You can see I’ve added stripes here. I’m starting to experiment more with colour, stripes and mixing colours and motifs. Just means more time, thought and patience.  Even embroidering on them can work.

But mitts aren’t the only tinies I knit. I make mini beanies, hats, sweaters, stockings and so forth mainly for use in Christmas season. That’s not to say I only knit around Christmas time. I’m a knitter and knit anytime of the year whether it be seasonal items or not. Does anybody else knit year round?


As a child, knitting was a winter ‘sport’. Wool, being associated with cold and 17523106_10210054325692525_3170136265482987112_n[1]keeping warm, wasn’t generally regarded as an all year thing. You knitted in winter when it was cold.

Of course, back then, we used wool as that was easily available and synthetics were not widespread. So I understand why wool and winter travelled together as clothing and for knitting.

This old Patons Woolcraft pattern book tells us a few things. Mainly it tells us about the pure joy of knitting with pure wool. The pure joy is marketed by featuring of all things, pure white lambs hopping around large balls of wool while pure little Bo Peep watches and protects. All clean, soft, pure and sweet as we sit and knit our loved ones all those jumpers, cardigans, bed socks and hot water bottle covers not to mention the baby wear! All those booties and bonnets. Every stitch was a stitch of pure joy and love! Who remembers?

We could buy this pattern book for 2/- (2 shillings). Remember? Not sure why I’ve kept it as dilapidated, torn and tattered as it is and held together with durex (sticky tape) now yellowed and brittle.

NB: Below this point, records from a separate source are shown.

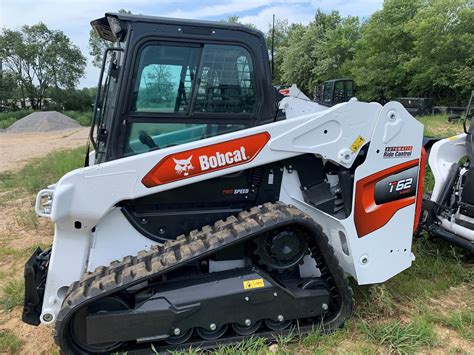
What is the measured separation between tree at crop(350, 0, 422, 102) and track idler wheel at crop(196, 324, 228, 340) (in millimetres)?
29072

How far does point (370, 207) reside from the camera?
128 inches

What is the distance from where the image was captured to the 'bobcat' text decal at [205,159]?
2805 millimetres

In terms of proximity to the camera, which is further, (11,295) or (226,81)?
(11,295)

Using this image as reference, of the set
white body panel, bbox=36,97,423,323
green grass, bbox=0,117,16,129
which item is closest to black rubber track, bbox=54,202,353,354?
white body panel, bbox=36,97,423,323

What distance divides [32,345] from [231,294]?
1643mm

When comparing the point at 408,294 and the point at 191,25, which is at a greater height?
the point at 191,25

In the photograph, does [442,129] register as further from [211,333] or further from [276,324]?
[211,333]

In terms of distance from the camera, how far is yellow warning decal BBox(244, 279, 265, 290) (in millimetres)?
2930

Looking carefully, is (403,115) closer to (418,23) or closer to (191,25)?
(191,25)

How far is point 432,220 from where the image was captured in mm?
4512

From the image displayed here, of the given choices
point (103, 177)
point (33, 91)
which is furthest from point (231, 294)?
point (33, 91)

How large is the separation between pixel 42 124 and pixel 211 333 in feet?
108

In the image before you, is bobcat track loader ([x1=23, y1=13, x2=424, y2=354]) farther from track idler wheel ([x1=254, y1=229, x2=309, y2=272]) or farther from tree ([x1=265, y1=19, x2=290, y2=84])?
tree ([x1=265, y1=19, x2=290, y2=84])

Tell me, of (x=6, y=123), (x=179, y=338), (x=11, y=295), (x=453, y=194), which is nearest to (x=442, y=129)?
(x=453, y=194)
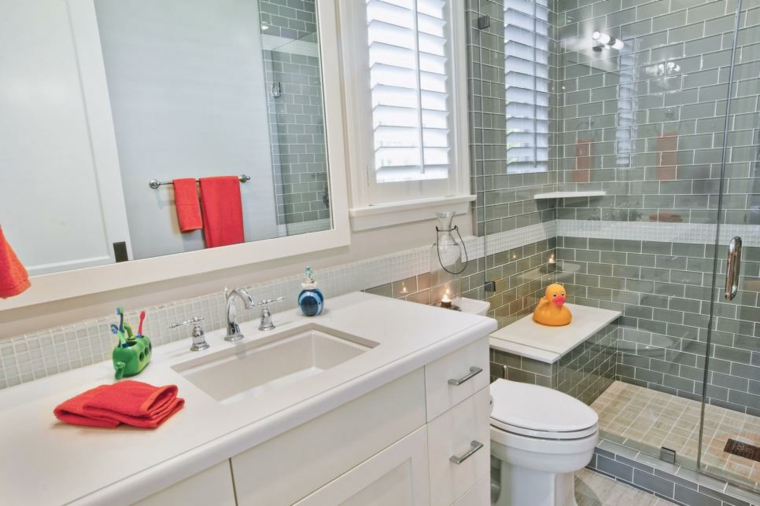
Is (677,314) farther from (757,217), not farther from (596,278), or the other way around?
(757,217)

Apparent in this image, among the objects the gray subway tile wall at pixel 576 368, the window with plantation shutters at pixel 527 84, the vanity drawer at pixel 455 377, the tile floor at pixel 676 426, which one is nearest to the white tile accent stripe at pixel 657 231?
the window with plantation shutters at pixel 527 84

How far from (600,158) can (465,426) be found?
214 cm

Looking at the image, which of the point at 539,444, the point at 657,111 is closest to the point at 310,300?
the point at 539,444

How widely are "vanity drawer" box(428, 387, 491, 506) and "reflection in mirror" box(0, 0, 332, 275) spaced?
813mm

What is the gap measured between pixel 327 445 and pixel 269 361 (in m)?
0.44

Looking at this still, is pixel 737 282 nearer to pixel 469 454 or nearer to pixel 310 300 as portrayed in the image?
pixel 469 454

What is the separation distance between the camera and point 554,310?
2555 millimetres

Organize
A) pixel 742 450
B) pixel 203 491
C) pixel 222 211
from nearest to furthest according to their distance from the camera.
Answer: pixel 203 491 < pixel 222 211 < pixel 742 450

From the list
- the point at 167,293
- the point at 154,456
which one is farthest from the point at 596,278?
the point at 154,456

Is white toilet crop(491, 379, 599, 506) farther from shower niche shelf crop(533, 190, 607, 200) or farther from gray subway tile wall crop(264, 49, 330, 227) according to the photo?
shower niche shelf crop(533, 190, 607, 200)

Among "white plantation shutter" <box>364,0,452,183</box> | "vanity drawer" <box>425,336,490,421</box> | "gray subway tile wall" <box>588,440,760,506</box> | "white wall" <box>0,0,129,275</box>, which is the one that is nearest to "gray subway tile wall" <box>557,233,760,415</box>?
"gray subway tile wall" <box>588,440,760,506</box>

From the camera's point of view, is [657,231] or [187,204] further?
[657,231]

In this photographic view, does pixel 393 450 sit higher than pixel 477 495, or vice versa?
pixel 393 450

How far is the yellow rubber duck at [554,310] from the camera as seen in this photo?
8.34ft
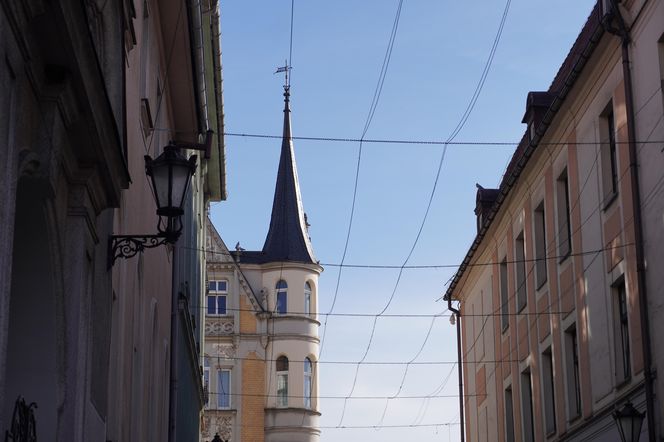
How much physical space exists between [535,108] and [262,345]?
79.4 feet

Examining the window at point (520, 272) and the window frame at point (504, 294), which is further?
the window frame at point (504, 294)

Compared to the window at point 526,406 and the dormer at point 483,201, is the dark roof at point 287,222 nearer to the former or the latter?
the dormer at point 483,201

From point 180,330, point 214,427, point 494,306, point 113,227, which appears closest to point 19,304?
point 113,227

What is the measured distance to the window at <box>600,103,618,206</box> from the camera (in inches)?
874

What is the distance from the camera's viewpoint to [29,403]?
945 cm

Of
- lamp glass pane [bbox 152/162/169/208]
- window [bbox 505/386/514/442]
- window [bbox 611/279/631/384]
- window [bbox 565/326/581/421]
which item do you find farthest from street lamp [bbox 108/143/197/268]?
window [bbox 505/386/514/442]

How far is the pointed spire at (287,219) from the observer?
52094 mm

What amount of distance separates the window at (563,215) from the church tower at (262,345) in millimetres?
24744

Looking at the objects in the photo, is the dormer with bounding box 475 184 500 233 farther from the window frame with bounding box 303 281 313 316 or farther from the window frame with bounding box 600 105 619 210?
the window frame with bounding box 303 281 313 316

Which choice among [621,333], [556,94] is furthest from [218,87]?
[621,333]

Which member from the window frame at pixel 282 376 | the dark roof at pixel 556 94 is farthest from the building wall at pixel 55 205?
the window frame at pixel 282 376

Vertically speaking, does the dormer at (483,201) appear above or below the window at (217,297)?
below

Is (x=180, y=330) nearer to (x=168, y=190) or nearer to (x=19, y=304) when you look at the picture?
(x=168, y=190)

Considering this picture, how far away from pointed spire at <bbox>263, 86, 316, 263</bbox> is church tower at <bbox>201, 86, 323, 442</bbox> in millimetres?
83
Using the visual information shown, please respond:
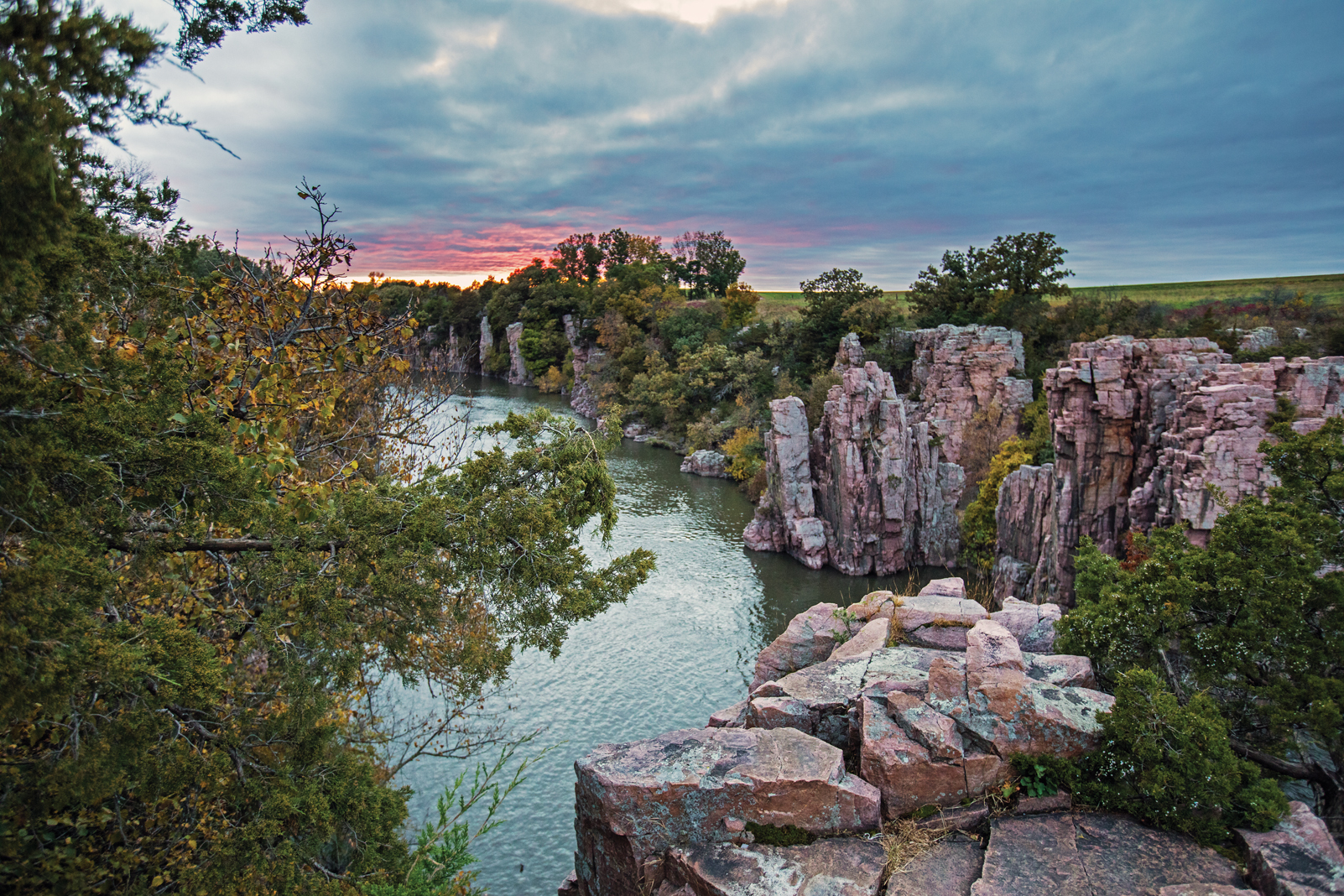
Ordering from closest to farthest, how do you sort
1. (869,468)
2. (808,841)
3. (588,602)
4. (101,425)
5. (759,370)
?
1. (101,425)
2. (588,602)
3. (808,841)
4. (869,468)
5. (759,370)

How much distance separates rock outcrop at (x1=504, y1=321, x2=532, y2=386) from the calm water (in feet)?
175

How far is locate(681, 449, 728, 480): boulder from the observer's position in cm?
4926

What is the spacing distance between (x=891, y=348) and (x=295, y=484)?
1827 inches

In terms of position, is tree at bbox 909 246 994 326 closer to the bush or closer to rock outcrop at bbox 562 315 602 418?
rock outcrop at bbox 562 315 602 418

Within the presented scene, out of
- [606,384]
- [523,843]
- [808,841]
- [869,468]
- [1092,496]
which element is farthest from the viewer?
[606,384]

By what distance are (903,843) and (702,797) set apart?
2.67m

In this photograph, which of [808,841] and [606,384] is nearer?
[808,841]

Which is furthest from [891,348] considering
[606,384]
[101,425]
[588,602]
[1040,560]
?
[101,425]

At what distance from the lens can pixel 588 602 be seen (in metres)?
7.97

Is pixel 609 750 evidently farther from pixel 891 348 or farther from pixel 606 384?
pixel 606 384

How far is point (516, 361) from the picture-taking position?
9250 centimetres

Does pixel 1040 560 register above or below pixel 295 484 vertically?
below

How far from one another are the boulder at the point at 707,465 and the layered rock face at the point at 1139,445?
71.5 ft

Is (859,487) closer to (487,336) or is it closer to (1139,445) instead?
(1139,445)
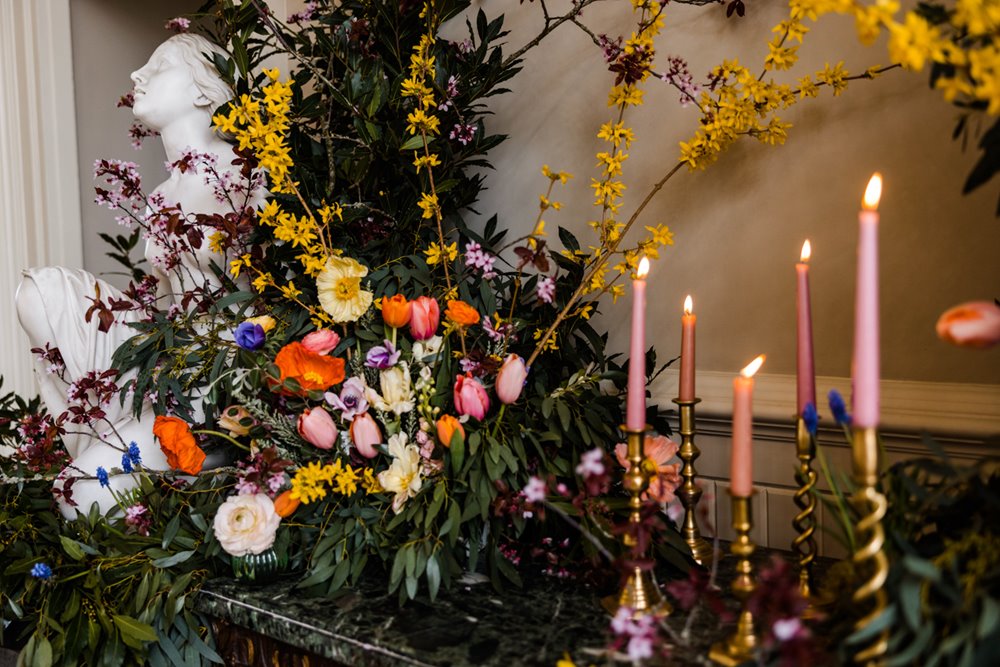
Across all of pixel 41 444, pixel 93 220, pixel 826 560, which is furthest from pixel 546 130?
pixel 93 220

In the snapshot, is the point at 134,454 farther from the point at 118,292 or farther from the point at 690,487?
the point at 690,487

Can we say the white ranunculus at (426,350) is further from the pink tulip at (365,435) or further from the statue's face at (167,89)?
the statue's face at (167,89)

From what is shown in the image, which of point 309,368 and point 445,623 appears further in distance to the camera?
point 309,368

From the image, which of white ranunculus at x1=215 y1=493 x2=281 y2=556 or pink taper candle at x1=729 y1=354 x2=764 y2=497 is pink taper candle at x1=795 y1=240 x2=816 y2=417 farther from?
white ranunculus at x1=215 y1=493 x2=281 y2=556

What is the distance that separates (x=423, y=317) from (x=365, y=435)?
0.55 ft

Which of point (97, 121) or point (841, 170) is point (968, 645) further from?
point (97, 121)

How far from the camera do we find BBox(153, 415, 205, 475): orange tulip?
100 centimetres

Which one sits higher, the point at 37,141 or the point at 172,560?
the point at 37,141

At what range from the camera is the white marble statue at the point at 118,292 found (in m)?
1.19

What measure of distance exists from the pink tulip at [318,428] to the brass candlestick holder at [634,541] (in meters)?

So yes, I knit anytime, anywhere, including in the car if I’m a passenger and especially while watching TV.  I cannot watch TV without something else going on whether it be knitting or reading of some sort. In fact I do a lot of knitting in front of the TV.  Of course, now, in front of the TV, it’s the lap top and phone encroaching on my knitting time. Ugh!


Sizing the woollen mitts to maybe 7 cm from the cuff to the tip. Cute and tiny.


4 ply wool in beige and burgundy.

Works in progress.


3 ply cotton.  Like baby yarn size. These little ones end up about 6cm in length.

I think we used to knit the face washers or face cloths in this 3 ply type cotton didn’t we?


Woolen mitts ready for finishing.


I have various patterns for mittens as there are different styles around all easily available on the internet. Really, once you have knitted a few mitts you don’t need the pattern as it’s very basic knitting using only plain and pearl stitches. You soon memorize it as it’s so small.

Adding colourwork charts, pattern weave, stripes, motifs and so forth as well as needing double-pointed needles, as some patterns require, is what brings complexity.